Fishing for Words

   I am not a good fisherman.  I would far prefer to sit on the bank reading a book about other people’s catches than stand patient in the icy cold water casting out again and again, getting frustrated by lines that fall heavily on the surface rather than sailing out in perfect arcs to land lightly in the still pool where the biggest lunkers lie.  My fly gets caught up in bushes behind me as I try to cast forward and I spend an hour untangling the line from the willows of memory, rather than simply cutting it off and tying on another fly.  I stumble on the slippery rocks of questions I don’t have the answers to and find my waders filling up with the water of confusion, weighing me down.  Or my fly drifts away and gets tangled in the snag that washed up on the bank in last year’s flood of life experience.

Don’t get me wrong–I get plenty of nibbles.  Fish do rise to the surface and bite my fly.  But I have such trouble setting the hook.  I catch a glimpse of the silvery flash of scales–the rainbow colors of insight, but then they wiggle off the hook and slither away downstream, my line lying slack on the water’s surface.  I am tempted to give up this silly sport.  It is such a cliche anyway–a Montanan angling for fish and words.  And yet…

The Bench

     Bench snuggled into the shade of the Ponderosas.  Looking out beyond the meadow to the mountain range across the valley.  Openness, spaciousness, while feeling nested.  I have always wanted a mountain view, always loved the aerial sense it gives me of my place in the world.  A living topographic map laid out before me.  My mind can wander those far off ridge lines–imagine itself climbing up the scree slopes of Petty Peak.  It can dip down into the parked out forests of Ponderosa pine on the near slopes.  Mounds of gravelly sand that once were beaches on Glacial Lake Missoula.  My mind can conjure its watery surface creeping up the sides of the valley, shaping sand bars and inlets as it rose and fell over eons.
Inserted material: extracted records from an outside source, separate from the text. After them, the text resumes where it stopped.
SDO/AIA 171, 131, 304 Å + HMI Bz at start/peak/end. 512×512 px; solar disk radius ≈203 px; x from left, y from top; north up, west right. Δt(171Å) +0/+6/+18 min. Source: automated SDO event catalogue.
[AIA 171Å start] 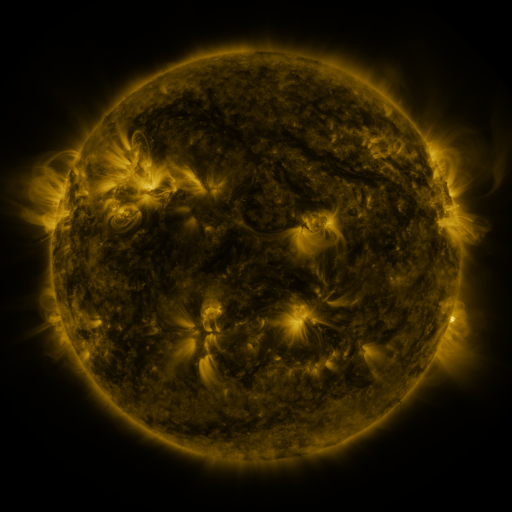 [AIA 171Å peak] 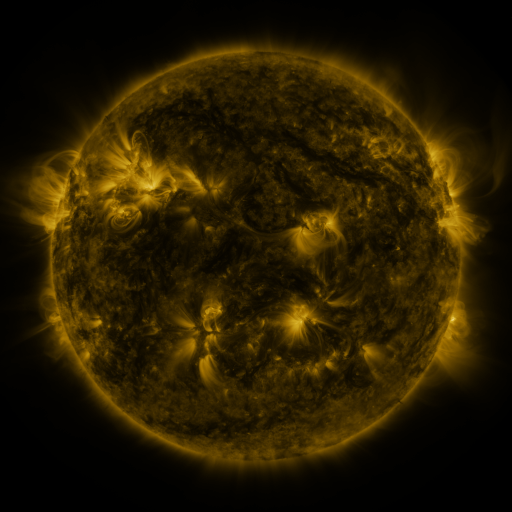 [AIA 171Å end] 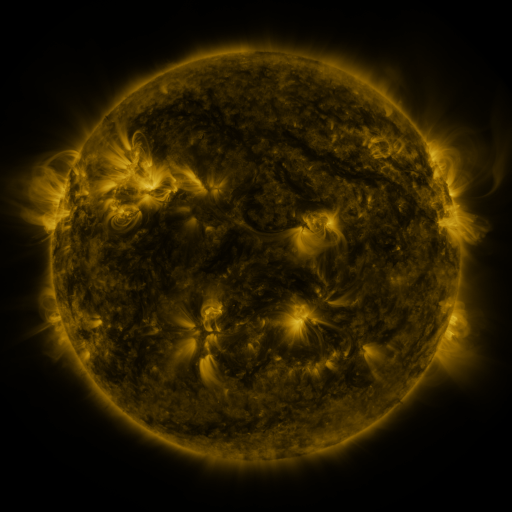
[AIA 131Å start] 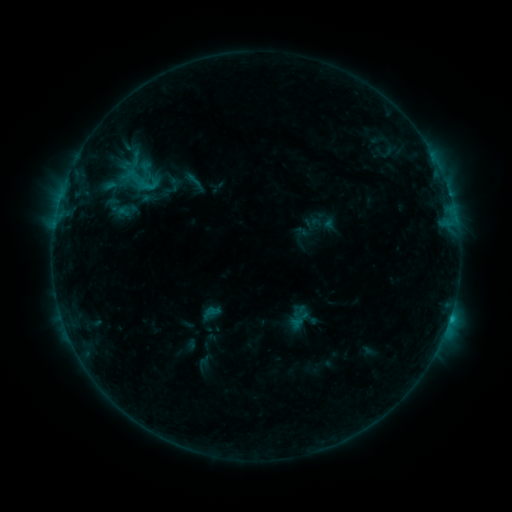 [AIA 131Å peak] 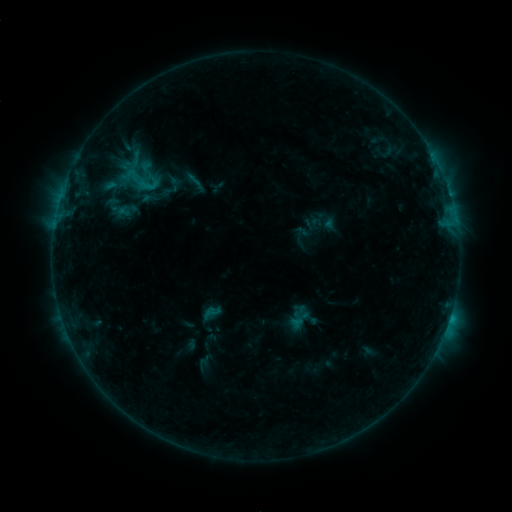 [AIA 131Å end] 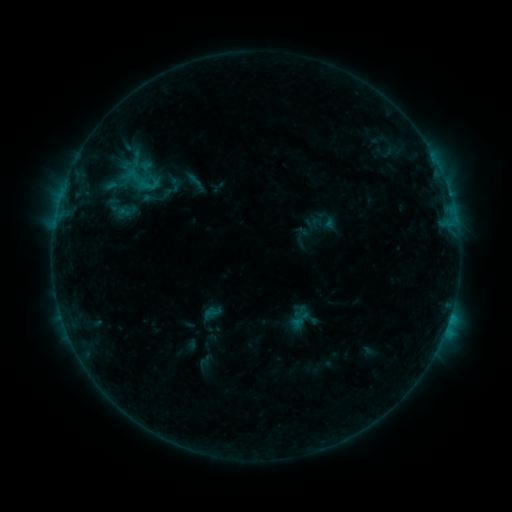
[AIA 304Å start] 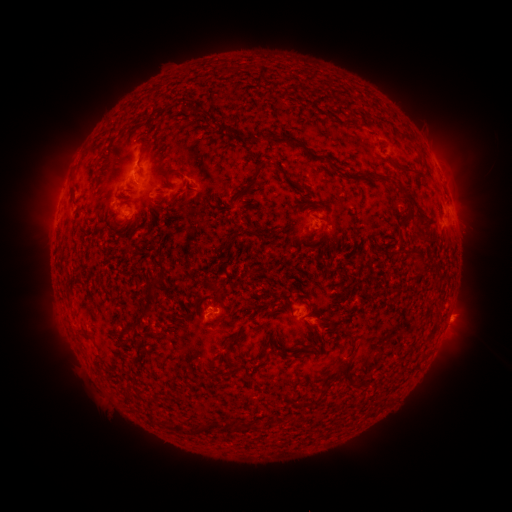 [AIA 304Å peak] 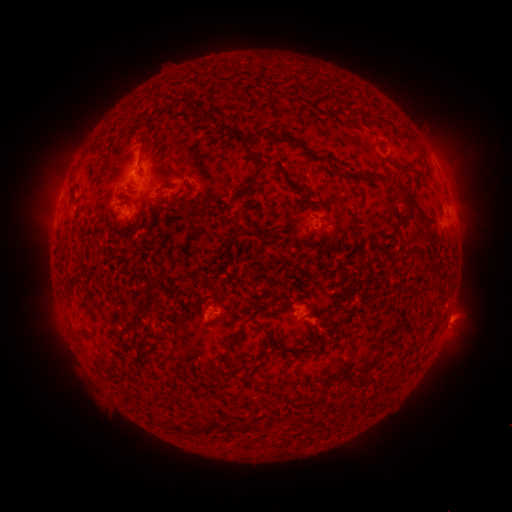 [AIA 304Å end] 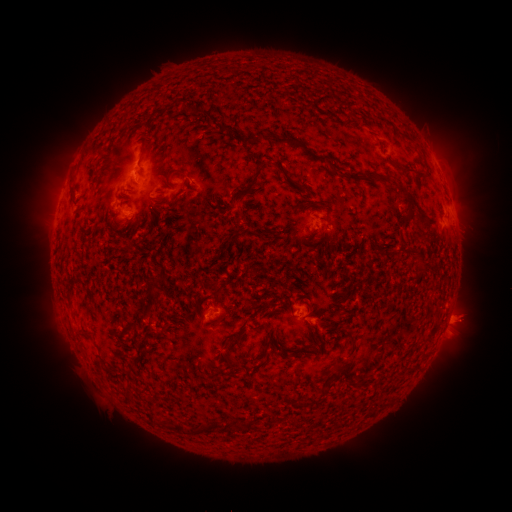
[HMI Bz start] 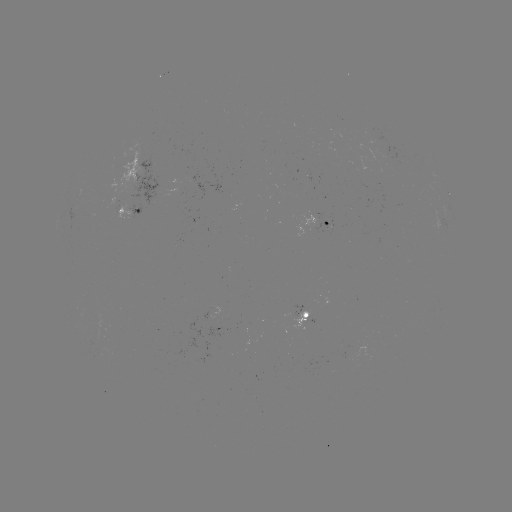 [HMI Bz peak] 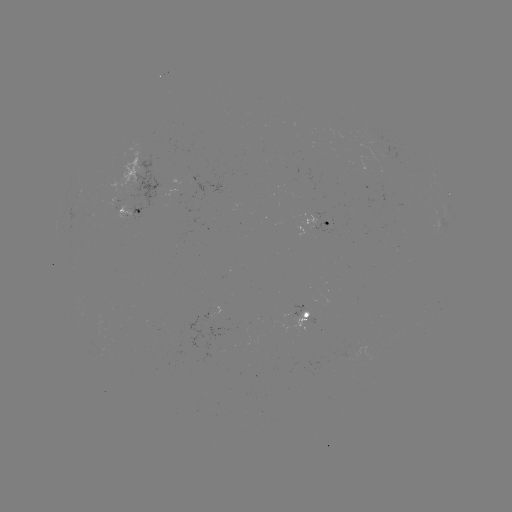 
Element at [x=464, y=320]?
eruption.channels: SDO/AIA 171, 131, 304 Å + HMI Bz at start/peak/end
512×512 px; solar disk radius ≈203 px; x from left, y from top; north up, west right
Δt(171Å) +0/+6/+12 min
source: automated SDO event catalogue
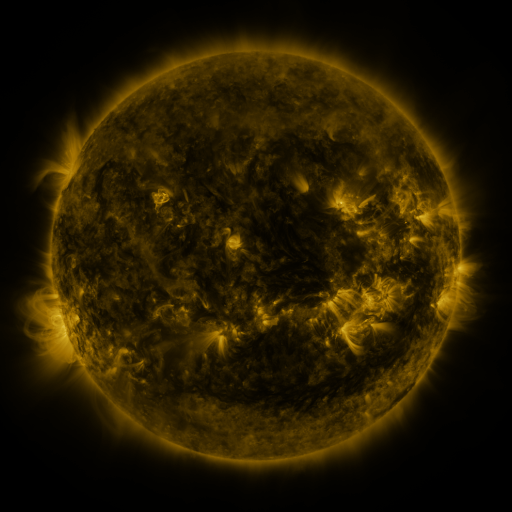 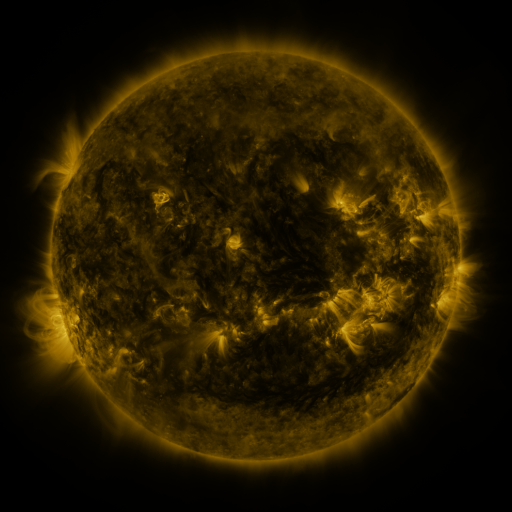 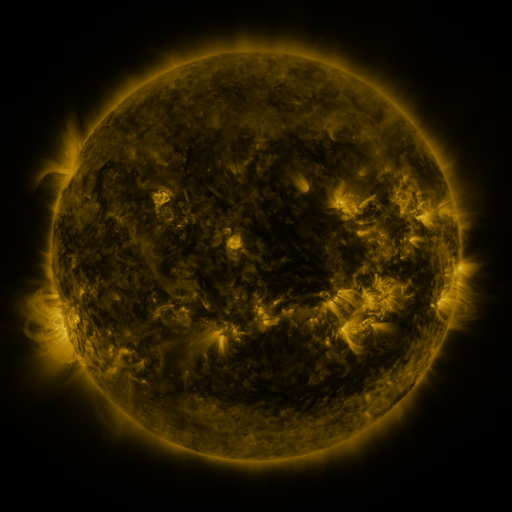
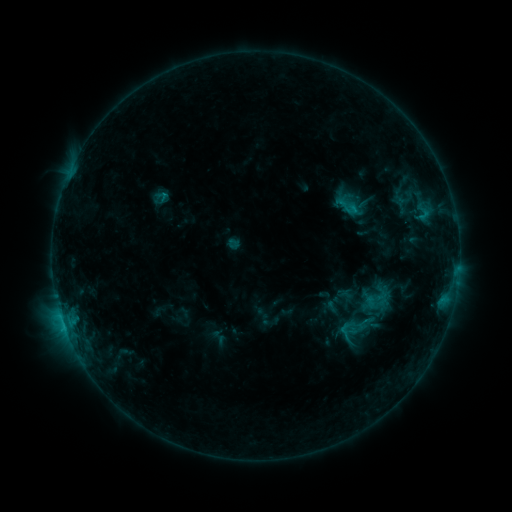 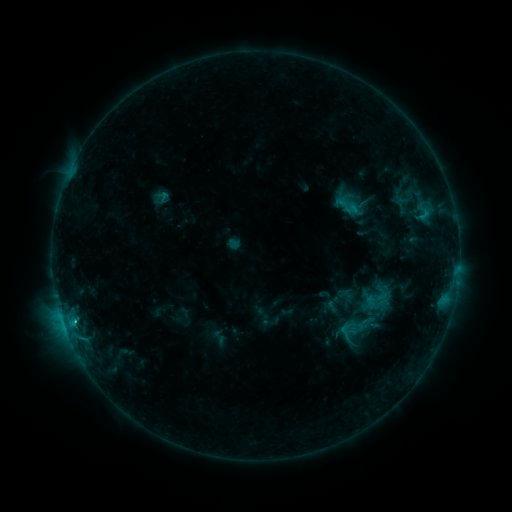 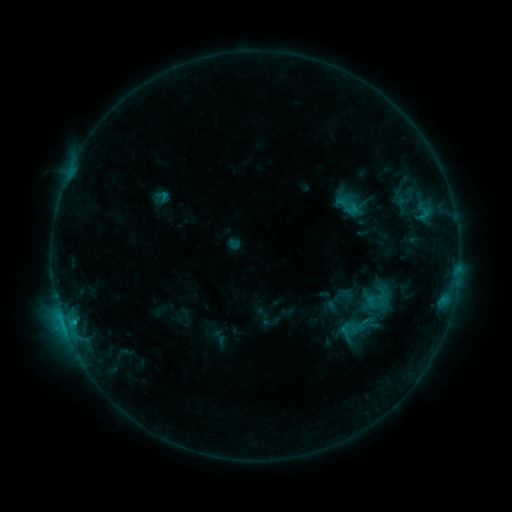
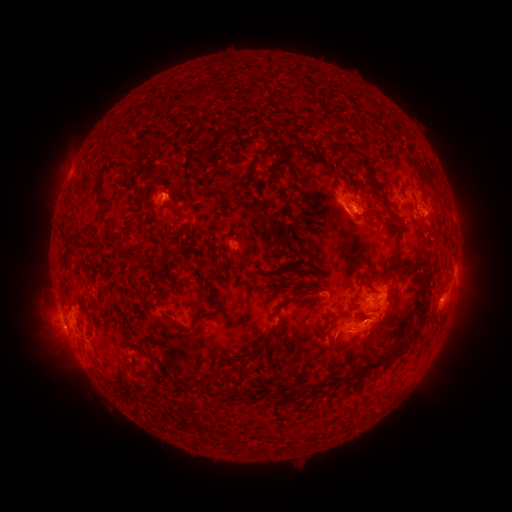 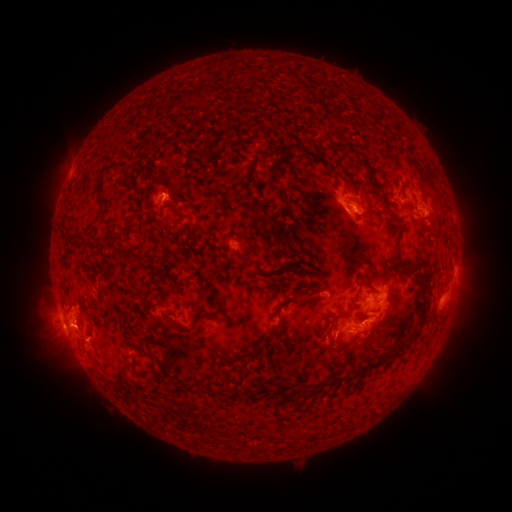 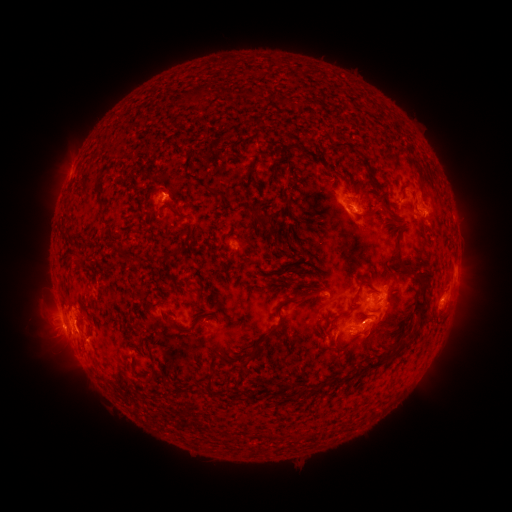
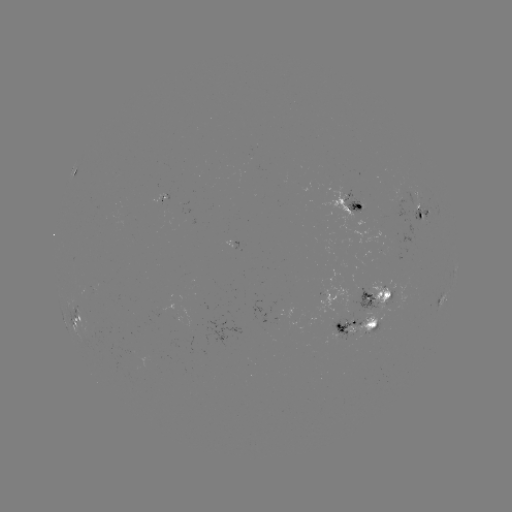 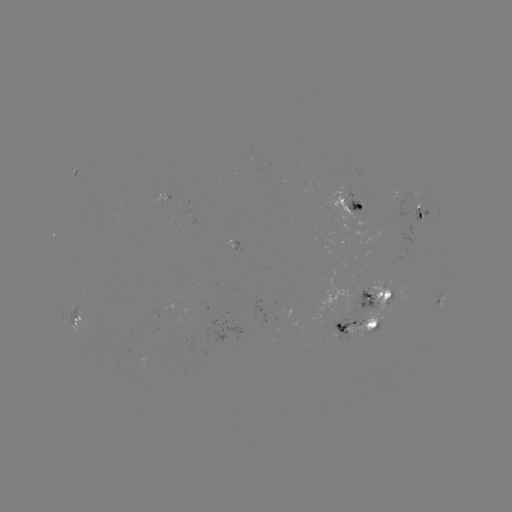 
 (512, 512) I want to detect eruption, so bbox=[20, 307, 99, 352].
Or my mind can creep in closer, dancing in the meadow with the waving wands of fuzzy grasses.  It can peer through the bushes and see Grandmother Rhubarb–imagining her steadfast presence in this place for a hundred years–planted by a woman long dead and not a native to these mountains.  But the rhubarb still flourishes here, reminding me of the first family to sit on this hillside and look out at a sunset coloring up the view.

Maybe my mind doesn’t even leave this bench.  A piece of pine, sawed and shaped by the hands of a young man in Oregon, never imagining its place in the Montana mountains and the two women who would sit and write here, spurred on by their experience in his homeplace weeks before.

This is a special place where the mind has the freedom to wander back and forth in time and in and out of different perspectives. To be a butterfly tossed about on the breeze, giving itself up to the gusts and riding the waves of grass.  Or smelling the breeze like my dog–nose into the wind to catch scent of whatever might be lurking unseen in the woods.

Missing Things

What have I missed at the Homestead today while I have busily picked away at my to-do list? What egg hatched today, what track was left in the soft mud as a sign of the community I still sit on the periphery of? What new flower bloomed that I need to learn? What berry was set?

So much happens each day in the woods and the fact that I am not there to witness it leaves me with a deep feeling of loss, even if I don’t know what it is I am missing. When I go for hike up at the Homestead and see the round leaved orchids blooming it is like stumbling across a hidden treasure and I greedily want more. I want lupine and larkspur to tumble down the hillsides like a blue steam of water. I want to say I was there when the ravens fledged from the nests, that I saw the eagle teaching its young to fly. It breaks my heart knowing that a bear might be crossing the meadow and all I will have of his passing is pile of dried scat. It makes me ache to think that a bobcat might be stalking a snow shoe hare in the tangle of brush by the old cabin and I will go to my grave never having seen a bobcat in the wild.

No matter how many round leaved orchids or mountain lion tracks I find, I will always wonder what I missed. What I missed paying bills or grocery shopping or doing laundry or even being off somewhere else entirely, on a trip to experience other wonders. I even ache for the week I was in the Big Horns seeing alpine fields of scarlet geraniums and a moose and her baby in the Lamar Valley. Because something equally miraculous was happening at the Homestead and I missed it.